Trecho selecionado -
*****
IMBITUBA ASSOLADA, MAIS UMA VEZ, PELO COQUE E COMUNIDADE RECLAMA

PRODUTO É MOVIMENTADO NO PORTO DE IMBITUBA MESMO COM FORTE 'NORDESTÃO'

Tanto em 2009 (clique aqui para ver o link), quanto em 2013, (acesse o link aqui) o Surfemais denunciou o descaso ambiental que já vem acometendo moradores de Imbituba há anos, e até hoje, pouco se fez para reverter esta situação.

Desde 2009, várias denuncias tem sido feitas sobre o descaso ambiental que vem acometendo moradores de Imbituba há anos, e até hoje, pouco se fez para reverter esta situação. Considerada uma das maiores surf cities do país, mesmo após anos de problemas, desde a extinta e famigerada ICC – Industria Carboquímica Catarinese –, o que parece é que a administração pública ainda não aprendeu a lidar com estas situações. Sob o controle do Governo do Estado desde 2014, o Porto de Imbituba vem recebendo severas críticas de moradores, principalmente nesta época do ano, em que o forte vento nordeste predomina da região.

O coque - e seus derivados –, ou rejeito do petróleo, é um tipo de combustível derivado da hulha, ou carvão betuminoso, e até o início do século passado era um produto descartado. Há vários anos, vem sendo importado através do Porto de Imbituba, e apesar de ser um produto rejeitado em vários outros locais, pela alta incidência de problemas respiratórios e cancerígenos causados a trabalhadores que manuseiam o produto, bem como a população, é descarregado de navios graneleiros na cidade.
*****
Dados para análise -
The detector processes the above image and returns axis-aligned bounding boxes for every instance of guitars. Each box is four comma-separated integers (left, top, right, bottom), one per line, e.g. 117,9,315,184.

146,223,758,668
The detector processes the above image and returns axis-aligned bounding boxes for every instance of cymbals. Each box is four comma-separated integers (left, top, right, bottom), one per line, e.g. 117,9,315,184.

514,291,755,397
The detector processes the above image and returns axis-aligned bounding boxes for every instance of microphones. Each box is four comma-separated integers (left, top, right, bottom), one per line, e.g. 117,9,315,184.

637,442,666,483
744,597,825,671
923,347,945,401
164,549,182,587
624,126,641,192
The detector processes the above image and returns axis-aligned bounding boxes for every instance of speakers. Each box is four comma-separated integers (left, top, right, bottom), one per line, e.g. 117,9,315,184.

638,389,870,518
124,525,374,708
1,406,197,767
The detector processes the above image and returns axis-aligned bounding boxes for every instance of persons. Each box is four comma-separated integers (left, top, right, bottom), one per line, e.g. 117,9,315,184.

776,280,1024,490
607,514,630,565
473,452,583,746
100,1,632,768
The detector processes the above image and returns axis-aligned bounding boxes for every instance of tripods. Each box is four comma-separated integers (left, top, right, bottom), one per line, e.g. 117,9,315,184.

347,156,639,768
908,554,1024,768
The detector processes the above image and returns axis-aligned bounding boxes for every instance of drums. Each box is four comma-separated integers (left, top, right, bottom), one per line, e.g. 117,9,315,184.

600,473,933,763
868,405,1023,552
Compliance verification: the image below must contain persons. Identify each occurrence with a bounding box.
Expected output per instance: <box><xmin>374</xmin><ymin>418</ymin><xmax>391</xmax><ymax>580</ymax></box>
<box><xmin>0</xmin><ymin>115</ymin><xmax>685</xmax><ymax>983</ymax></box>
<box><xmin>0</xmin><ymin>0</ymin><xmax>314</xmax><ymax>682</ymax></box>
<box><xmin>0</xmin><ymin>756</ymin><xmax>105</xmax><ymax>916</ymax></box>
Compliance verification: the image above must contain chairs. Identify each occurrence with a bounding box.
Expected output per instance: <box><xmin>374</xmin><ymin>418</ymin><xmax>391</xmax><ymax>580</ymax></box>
*****
Repita literalmente a parte do texto sobre o coque em Imbituba, começando em "Tanto em 2009" e terminando em "predomina da região.". As linhas não são necessárias para a resolução.

Tanto em 2009 (clique aqui para ver o link), quanto em 2013, (acesse o link aqui) o Surfemais denunciou o descaso ambiental que já vem acometendo moradores de Imbituba há anos, e até hoje, pouco se fez para reverter esta situação.

Desde 2009, várias denuncias tem sido feitas sobre o descaso ambiental que vem acometendo moradores de Imbituba há anos, e até hoje, pouco se fez para reverter esta situação. Considerada uma das maiores surf cities do país, mesmo após anos de problemas, desde a extinta e famigerada ICC – Industria Carboquímica Catarinese –, o que parece é que a administração pública ainda não aprendeu a lidar com estas situações. Sob o controle do Governo do Estado desde 2014, o Porto de Imbituba vem recebendo severas críticas de moradores, principalmente nesta época do ano, em que o forte vento nordeste predomina da região.